--- Start of THE INPUT ---

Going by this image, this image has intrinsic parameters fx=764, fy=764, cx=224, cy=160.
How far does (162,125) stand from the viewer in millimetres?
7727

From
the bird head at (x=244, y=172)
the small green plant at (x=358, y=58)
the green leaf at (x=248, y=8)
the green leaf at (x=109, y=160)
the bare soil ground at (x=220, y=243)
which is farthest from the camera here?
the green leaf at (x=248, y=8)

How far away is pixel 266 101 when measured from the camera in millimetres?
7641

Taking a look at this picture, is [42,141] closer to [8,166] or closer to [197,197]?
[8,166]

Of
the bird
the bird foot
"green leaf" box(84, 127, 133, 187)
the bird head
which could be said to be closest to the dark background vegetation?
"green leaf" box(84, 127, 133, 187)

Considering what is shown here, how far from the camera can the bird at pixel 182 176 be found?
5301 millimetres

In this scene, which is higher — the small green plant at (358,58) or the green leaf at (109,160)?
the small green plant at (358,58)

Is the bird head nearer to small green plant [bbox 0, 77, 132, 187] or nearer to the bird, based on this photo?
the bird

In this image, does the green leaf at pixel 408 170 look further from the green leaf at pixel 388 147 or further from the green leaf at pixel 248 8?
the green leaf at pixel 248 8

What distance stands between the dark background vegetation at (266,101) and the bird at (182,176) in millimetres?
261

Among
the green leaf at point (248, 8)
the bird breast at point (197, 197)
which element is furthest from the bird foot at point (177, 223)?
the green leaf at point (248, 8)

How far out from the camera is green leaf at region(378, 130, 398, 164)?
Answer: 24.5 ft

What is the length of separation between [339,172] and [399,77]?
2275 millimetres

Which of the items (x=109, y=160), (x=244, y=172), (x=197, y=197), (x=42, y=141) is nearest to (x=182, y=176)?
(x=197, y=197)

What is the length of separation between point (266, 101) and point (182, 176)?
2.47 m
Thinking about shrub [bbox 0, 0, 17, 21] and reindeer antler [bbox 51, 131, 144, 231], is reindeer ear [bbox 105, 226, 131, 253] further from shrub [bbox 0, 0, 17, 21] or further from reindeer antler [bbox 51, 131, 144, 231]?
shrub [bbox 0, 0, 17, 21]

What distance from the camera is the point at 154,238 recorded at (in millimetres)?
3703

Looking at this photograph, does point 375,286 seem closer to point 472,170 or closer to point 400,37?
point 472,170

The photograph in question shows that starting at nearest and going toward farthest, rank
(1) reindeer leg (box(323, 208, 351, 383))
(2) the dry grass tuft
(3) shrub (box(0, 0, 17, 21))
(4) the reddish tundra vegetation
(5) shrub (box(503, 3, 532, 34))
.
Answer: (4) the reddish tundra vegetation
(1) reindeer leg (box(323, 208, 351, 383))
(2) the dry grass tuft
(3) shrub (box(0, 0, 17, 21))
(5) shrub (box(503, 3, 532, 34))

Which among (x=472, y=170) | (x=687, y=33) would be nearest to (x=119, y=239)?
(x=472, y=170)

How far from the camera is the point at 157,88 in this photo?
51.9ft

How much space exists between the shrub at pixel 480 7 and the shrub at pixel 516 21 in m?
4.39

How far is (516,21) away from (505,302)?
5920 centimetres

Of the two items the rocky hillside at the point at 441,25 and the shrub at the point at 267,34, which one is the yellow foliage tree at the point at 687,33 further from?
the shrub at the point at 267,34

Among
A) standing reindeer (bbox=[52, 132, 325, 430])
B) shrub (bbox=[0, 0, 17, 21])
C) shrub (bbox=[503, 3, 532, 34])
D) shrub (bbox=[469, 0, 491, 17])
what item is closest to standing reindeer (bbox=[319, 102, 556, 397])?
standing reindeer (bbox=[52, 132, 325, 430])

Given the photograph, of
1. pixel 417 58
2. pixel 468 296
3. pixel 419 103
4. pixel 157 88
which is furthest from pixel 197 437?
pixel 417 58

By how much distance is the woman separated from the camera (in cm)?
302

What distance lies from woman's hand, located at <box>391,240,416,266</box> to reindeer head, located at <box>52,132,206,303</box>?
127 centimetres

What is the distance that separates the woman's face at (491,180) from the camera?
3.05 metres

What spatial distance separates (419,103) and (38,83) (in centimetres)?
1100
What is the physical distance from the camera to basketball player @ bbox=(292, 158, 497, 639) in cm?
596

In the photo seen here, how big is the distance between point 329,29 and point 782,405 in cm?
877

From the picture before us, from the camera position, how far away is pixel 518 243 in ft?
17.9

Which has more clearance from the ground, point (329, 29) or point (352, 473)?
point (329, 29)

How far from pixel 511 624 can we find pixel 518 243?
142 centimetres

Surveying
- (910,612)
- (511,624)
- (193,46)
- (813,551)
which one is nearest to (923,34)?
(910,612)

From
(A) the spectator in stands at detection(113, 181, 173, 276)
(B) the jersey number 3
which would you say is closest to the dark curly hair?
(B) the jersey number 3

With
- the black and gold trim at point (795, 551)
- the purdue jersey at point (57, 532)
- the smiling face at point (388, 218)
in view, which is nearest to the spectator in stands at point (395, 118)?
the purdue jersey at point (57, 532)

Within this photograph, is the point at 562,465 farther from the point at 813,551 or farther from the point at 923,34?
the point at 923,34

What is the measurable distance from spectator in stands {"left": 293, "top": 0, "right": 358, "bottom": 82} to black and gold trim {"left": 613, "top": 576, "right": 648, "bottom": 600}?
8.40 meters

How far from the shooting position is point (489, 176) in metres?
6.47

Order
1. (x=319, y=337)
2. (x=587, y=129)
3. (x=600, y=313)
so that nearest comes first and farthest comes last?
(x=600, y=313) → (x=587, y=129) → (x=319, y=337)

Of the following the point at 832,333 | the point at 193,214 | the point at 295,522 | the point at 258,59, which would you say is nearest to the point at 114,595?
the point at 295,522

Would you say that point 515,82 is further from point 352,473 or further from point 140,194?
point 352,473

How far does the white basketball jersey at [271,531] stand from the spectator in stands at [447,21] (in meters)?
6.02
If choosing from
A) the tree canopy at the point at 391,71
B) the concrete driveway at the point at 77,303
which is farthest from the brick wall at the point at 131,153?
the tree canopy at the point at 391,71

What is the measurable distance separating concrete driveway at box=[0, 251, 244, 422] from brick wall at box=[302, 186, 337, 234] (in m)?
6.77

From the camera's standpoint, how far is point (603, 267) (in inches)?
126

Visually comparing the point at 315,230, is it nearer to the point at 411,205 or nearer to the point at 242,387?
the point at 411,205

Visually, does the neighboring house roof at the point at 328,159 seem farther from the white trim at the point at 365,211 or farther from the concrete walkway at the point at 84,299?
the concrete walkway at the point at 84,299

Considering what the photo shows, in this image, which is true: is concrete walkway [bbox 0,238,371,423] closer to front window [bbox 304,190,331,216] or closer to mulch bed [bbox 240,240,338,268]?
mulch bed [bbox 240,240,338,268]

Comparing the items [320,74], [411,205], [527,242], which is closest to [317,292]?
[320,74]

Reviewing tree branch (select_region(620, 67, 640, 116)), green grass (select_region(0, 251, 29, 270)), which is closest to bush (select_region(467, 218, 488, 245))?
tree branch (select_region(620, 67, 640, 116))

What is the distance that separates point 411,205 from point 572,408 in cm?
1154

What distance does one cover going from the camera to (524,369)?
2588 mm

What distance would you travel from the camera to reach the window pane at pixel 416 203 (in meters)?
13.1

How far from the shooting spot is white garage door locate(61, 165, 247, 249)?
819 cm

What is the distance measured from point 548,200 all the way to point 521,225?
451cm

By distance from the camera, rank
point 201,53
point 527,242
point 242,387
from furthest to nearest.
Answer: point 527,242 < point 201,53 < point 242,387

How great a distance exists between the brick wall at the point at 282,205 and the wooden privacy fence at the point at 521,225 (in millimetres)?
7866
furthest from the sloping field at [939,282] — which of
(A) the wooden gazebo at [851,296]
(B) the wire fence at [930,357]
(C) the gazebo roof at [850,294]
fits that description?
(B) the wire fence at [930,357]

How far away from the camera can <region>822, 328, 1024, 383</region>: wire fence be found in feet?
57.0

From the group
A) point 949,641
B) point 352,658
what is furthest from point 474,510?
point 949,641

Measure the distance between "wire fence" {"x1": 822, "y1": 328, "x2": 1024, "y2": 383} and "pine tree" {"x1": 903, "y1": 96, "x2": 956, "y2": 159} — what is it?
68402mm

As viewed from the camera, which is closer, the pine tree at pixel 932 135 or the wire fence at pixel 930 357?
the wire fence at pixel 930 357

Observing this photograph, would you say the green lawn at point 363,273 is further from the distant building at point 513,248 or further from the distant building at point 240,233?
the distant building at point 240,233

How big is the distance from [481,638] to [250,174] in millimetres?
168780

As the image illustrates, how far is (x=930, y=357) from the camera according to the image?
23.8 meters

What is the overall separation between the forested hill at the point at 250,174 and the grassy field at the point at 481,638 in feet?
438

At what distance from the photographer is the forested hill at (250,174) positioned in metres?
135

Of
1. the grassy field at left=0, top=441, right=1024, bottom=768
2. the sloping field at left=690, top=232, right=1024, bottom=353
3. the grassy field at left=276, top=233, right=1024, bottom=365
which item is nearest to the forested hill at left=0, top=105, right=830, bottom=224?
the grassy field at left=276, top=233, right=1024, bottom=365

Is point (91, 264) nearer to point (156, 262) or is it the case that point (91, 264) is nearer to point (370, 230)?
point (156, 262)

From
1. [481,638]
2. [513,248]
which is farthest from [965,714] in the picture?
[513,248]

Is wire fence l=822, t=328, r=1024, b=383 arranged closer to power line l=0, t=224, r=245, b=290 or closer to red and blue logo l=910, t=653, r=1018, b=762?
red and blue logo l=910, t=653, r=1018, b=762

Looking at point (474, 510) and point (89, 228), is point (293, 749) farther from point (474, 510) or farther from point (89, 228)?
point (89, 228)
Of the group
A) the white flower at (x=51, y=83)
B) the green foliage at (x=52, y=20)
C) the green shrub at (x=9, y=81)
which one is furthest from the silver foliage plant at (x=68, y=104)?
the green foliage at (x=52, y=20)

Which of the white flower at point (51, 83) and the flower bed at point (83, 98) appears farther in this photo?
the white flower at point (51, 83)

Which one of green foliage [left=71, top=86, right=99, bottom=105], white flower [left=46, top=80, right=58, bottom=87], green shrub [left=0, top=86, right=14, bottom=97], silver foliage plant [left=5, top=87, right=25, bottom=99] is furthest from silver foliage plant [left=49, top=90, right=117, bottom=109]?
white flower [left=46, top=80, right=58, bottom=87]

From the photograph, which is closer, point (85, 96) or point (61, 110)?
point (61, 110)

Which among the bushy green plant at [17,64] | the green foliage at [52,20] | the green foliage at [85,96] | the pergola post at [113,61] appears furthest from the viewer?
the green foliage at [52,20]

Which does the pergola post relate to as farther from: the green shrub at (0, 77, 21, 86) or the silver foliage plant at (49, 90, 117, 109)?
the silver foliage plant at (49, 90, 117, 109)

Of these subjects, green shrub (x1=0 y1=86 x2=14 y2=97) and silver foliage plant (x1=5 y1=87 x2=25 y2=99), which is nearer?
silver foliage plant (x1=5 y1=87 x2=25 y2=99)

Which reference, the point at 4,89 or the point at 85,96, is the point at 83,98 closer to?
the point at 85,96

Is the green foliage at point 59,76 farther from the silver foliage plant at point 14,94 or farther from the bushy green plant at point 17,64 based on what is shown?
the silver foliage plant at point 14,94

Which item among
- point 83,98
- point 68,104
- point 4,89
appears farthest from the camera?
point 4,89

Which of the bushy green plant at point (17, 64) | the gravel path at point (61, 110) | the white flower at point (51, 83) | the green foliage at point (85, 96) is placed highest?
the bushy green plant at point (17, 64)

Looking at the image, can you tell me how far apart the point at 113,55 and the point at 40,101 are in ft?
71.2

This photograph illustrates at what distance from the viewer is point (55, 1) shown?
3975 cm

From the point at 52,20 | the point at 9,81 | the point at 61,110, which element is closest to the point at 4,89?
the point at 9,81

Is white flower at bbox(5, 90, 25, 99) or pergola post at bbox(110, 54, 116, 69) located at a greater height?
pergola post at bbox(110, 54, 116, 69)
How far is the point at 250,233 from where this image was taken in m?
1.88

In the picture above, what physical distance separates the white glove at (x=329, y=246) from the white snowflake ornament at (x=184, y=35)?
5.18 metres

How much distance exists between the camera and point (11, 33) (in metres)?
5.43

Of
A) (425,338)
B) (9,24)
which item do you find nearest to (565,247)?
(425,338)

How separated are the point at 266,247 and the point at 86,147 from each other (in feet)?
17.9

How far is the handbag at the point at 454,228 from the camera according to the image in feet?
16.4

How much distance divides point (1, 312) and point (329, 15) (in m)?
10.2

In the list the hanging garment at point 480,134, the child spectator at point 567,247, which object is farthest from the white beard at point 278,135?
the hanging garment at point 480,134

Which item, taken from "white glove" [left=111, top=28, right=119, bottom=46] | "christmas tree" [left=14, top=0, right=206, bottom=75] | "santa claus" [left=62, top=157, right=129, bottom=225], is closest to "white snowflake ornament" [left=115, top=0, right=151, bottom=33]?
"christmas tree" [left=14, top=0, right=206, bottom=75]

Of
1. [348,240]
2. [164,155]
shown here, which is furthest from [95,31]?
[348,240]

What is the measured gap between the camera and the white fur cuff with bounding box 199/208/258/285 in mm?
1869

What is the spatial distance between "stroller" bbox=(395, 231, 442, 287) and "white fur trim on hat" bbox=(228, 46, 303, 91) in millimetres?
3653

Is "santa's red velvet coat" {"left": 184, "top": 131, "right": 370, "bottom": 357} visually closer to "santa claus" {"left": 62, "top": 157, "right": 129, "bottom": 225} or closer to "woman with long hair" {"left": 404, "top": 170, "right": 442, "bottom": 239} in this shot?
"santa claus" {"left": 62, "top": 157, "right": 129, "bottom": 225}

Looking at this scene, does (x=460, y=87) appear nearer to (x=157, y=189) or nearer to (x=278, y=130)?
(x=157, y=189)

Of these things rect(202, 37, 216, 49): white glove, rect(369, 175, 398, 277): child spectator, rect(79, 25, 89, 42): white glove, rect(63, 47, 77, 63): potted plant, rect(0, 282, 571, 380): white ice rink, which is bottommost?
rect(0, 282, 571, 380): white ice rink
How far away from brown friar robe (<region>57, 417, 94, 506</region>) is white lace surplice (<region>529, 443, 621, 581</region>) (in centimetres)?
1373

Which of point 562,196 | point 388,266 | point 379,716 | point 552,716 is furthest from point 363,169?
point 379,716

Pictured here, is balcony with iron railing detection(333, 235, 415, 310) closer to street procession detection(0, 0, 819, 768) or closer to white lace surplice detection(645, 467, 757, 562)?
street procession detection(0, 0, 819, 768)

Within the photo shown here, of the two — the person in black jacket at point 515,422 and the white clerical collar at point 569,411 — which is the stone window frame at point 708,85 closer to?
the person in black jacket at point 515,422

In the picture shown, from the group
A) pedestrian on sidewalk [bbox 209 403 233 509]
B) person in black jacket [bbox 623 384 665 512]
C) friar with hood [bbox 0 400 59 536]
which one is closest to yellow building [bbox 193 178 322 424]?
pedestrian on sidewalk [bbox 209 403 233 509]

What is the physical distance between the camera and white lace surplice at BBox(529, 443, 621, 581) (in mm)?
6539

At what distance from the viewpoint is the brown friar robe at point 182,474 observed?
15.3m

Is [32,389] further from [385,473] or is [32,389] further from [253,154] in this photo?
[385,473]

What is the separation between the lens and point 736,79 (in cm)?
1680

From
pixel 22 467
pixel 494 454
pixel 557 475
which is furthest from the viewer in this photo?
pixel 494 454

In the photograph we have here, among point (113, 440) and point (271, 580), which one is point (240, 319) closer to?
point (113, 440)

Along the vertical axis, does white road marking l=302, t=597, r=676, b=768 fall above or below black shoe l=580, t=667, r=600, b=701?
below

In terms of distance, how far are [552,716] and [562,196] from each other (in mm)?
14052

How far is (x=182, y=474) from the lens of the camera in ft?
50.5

--- End of THE INPUT ---

# STATED GOAL:
Report every line of the listing above that contains the word "rank", matching case exactly.

# EXERCISE ANSWER:
The photograph in question shows that starting at nearest and going toward farthest, rank
By distance from the camera, rank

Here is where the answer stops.